*** EXERCISE TEXT Section Begins ***
When I speak to children about their writing a few complaints often come up; I have no ideas, I get stuck, I hate writing, and my stories are boring. I get their frustration, I feel the same way as I stare at my computer and try to be creative. Writing is often seen as a solitary quiet thing by kids, something meant only to be shared with a demanding adult that does not matter, does not entertain, and does not serve a purpose beyond getting it done for school. Despite being constantly immersed in communicating with one another, writing is often seen as something that will never be used and therefore not worth any real investment.
Knowing this, I wanted to change the way we do writing and tr to bust it out of its solitary quiet ways (not saying there is anything wrong with that, that’s my preferred way of writing). Enter writing groups, story teling kits, and improv.
Writing groups are fairly easily explained; students select a few peers to be a part of their writing team and we build in time throughout our class for them to meet, read each other’s work, be a sounding board and offer up encouragement and feedback. These require more planned setup in the beginning of the year as students often don’t know many people beyond their chosen peers. I will often watch how kids interact for a few weeks and then create some loose groups. It is also a good idea for kids to interview each other to see if they will be a good match. If students don’t want to partner or team with anyone, then they can team with me.
*** EXERCISE TEXT Section Ends ***
*** DATA EXCERPTS Section Begins ***
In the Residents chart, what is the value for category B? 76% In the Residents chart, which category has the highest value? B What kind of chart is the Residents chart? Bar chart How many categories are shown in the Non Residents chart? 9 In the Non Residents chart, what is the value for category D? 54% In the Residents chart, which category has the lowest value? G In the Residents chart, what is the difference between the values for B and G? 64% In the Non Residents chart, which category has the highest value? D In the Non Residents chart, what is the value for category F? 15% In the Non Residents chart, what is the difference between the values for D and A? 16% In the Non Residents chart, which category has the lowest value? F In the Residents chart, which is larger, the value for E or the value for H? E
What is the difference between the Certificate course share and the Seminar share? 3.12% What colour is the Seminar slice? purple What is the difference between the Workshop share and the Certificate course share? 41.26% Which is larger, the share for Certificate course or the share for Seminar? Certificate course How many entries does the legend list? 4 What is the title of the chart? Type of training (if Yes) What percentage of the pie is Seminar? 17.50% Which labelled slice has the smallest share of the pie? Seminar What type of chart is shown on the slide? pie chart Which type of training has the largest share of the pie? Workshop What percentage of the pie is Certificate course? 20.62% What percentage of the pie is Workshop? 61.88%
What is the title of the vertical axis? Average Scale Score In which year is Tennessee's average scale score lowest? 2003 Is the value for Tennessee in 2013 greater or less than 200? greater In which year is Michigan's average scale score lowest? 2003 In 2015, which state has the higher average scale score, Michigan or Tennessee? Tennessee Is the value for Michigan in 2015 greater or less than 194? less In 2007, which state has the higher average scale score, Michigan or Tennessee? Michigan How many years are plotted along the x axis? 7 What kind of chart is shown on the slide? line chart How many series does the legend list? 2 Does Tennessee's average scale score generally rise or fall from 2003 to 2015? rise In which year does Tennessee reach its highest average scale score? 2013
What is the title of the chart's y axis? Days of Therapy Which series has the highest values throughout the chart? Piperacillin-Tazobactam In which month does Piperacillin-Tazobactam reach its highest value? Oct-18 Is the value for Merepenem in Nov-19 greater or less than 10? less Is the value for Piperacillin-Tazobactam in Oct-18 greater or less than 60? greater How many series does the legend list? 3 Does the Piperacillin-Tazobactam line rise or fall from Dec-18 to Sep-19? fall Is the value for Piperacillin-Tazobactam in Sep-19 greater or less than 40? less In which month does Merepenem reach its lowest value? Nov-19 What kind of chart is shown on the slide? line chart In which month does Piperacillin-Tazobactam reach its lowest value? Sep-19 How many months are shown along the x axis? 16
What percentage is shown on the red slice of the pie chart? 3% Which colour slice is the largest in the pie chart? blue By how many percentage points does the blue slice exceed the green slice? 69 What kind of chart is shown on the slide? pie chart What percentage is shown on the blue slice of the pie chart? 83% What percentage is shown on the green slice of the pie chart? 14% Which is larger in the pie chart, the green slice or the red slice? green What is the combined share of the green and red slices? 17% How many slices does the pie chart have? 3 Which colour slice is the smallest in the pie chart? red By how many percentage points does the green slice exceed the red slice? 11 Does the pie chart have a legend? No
*** DATA EXCERPTS Section Ends ***
__TASK OBJECTIVE__. Reproduce the part of the essay on kids' writing starting with "When I speak" and going on through "kits, and improv.".

__EXERCISE SOLUTION__.
When I speak to children about their writing a few complaints often come up; I have no ideas, I get stuck, I hate writing, and my stories are boring. I get their frustration, I feel the same way as I stare at my computer and try to be creative. Writing is often seen as a solitary quiet thing by kids, something meant only to be shared with a demanding adult that does not matter, does not entertain, and does not serve a purpose beyond getting it done for school. Despite being constantly immersed in communicating with one another, writing is often seen as something that will never be used and therefore not worth any real investment.
Knowing this, I wanted to change the way we do writing and tr to bust it out of its solitary quiet ways (not saying there is anything wrong with that, that’s my preferred way of writing). Enter writing groups, story teling kits, and improv.